Hannover Meese

Transformative Technology is Here But a Bit Confusing

"The appetite for new transformative technological approaches is hearty, yet confusion within the market continues to impact velocity,” says Stuart Carlaw with ABI Research.

The future was on full display recently at Hannover Messe.

“The impact of technology and pursuit of digitization was evident in full,” said Stuart Carlaw, chief research officer with ABI Research, introducing a report that group issued summarizing the trends at the Hannover Messe 2018 trade show. “The appetite for new transformative technological approaches was hearty, yet confusion within the market continues to impact velocity.”

The following are some highlights from the report, Digital Transformation and Industry 4.0.

AR & Mixed Reality

AR is being positioned as a key element for the integration of the human workforce into the digital factory of the future. Although the technology was positioned aggressively on the exhibition floor, questions still remained regarding the timing of its inflection point. Most market participants indicated a timeline of three to five years before becoming a mainstream component of the future industrial landscape.

Intelligent Transportation & eFreight

The digital factory concept is having a cascade effect that is permeating the wider ecosystem in a very transformative manner.
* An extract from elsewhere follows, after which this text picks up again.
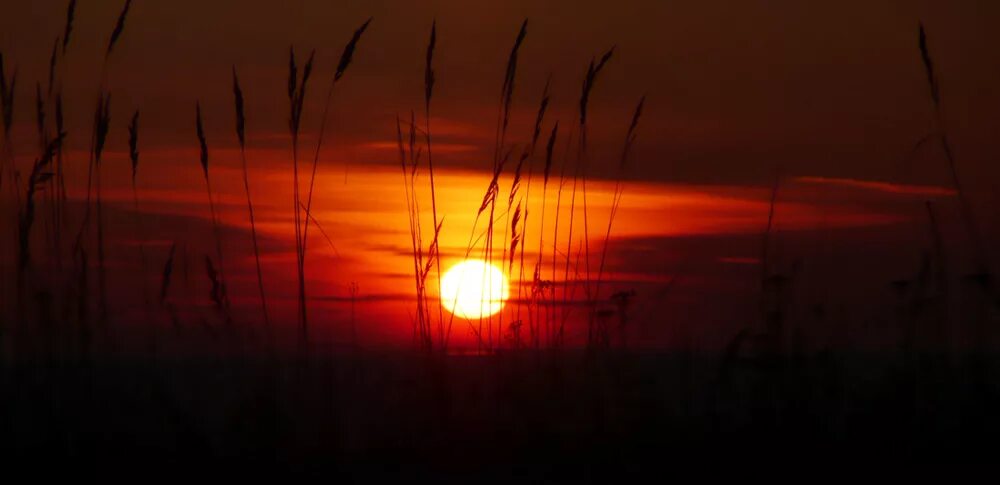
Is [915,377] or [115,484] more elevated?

As soon as one major manufacturer decides to digitize parts of its shop floor operation, or more importantly, its warehousing and logistics solutions, it places significant pressure on its wider supply chain to also adopt a more digitized approach to retain business and remain competitive in a cutthroat environment.

The ability to actively participate and support a role within an increasingly intelligent, integrated and digitized supply chain will be just as important a differentiator in the future as time-to-delivery and reliability. This shift in attitude will also require increasingly innovative business models to retain flexibility and effectively monetize the increasingly digital supply chain. Blockchain has the potential to play a massively transformative enabler for intelligent transportation and e-freight.

The partnership between IBM and Maersk that simplifies the cargo container process is a prime indicator of the impact blockchain can have on traditional heavy industries. Maersk and its partners were constrained by a heavy bureaucratic import/export process with many stakeholders. At the same time, its opportunity to drive profits by traditional methods (building bigger ships or sailing more vessels) are challenged. A smart contracts solution from IBM based on blockchain has enabled incremental efficiency and associated profitability by simplifying the administrative process of import and export. This type of lateral business model will be an important consideration when looking at how transformative technologies will impact the industry

Robotics, Automation & Intelligent Systems

Collaborative robots took center stage. If collaborative robotics had perhaps been underestimated as a transformative technology within the wider industry, they were placed front and center at Hannover Messe in 2018. One of the key value propositions of collaborative robots is that they would open robotic solutions to small-to-medium enterprises (SMEs) largely left out of the wave of automation beginning in the ‘80s.

ABI Research believes that it is necessary to detail clear evidence that collaborative robotics are significantly lowering the barriers to robotic solutions, as opposed to primarily supplementing traditional end-users.

Chinese robotics are here. Mexico may have been the official partner country for Hannover Messe, and it may have been the Mexican president being given the grand tour by Angela Merkel, but when it came to robotics, China was the foreign force that made its presence most known. China has been the largest market for industrial robotics for some time (since 2013), and now accounts for over 30% of the total market. But the exhibition highlighted that far from merely being a consumer of technology, there are already a plethora of Chinese companies, primarily based in Shenzhen, challenging Western counterparts across a range of categories.

For the future, it will become vital for analysts, investors, and industry actors to understand the Chinese vendor landscape with the same degree of granularity they have for the American, European, and Japanese markets.

 For those companies currently enjoying a large market share in collaborative robots and automated guided vehicles (AGVs), not surrendering large margins to Chinese competitors will be a heavy challenge in the years to come. Navigation and connectivity are key issues in developing mobile robotic solutions. While Hannover Messe was dominated by articulated robotic arms, either industrial-grade or collaborative, there was a growing emphasis on AGVs and mobile robots.

Regarding navigation, many vendors were still showcasing AGVs that use magnetic navigation while others incorporated Simultaneous Localization and Mapping (SLAM) technology and LiDAR—though few had yet developed vision-based navigation.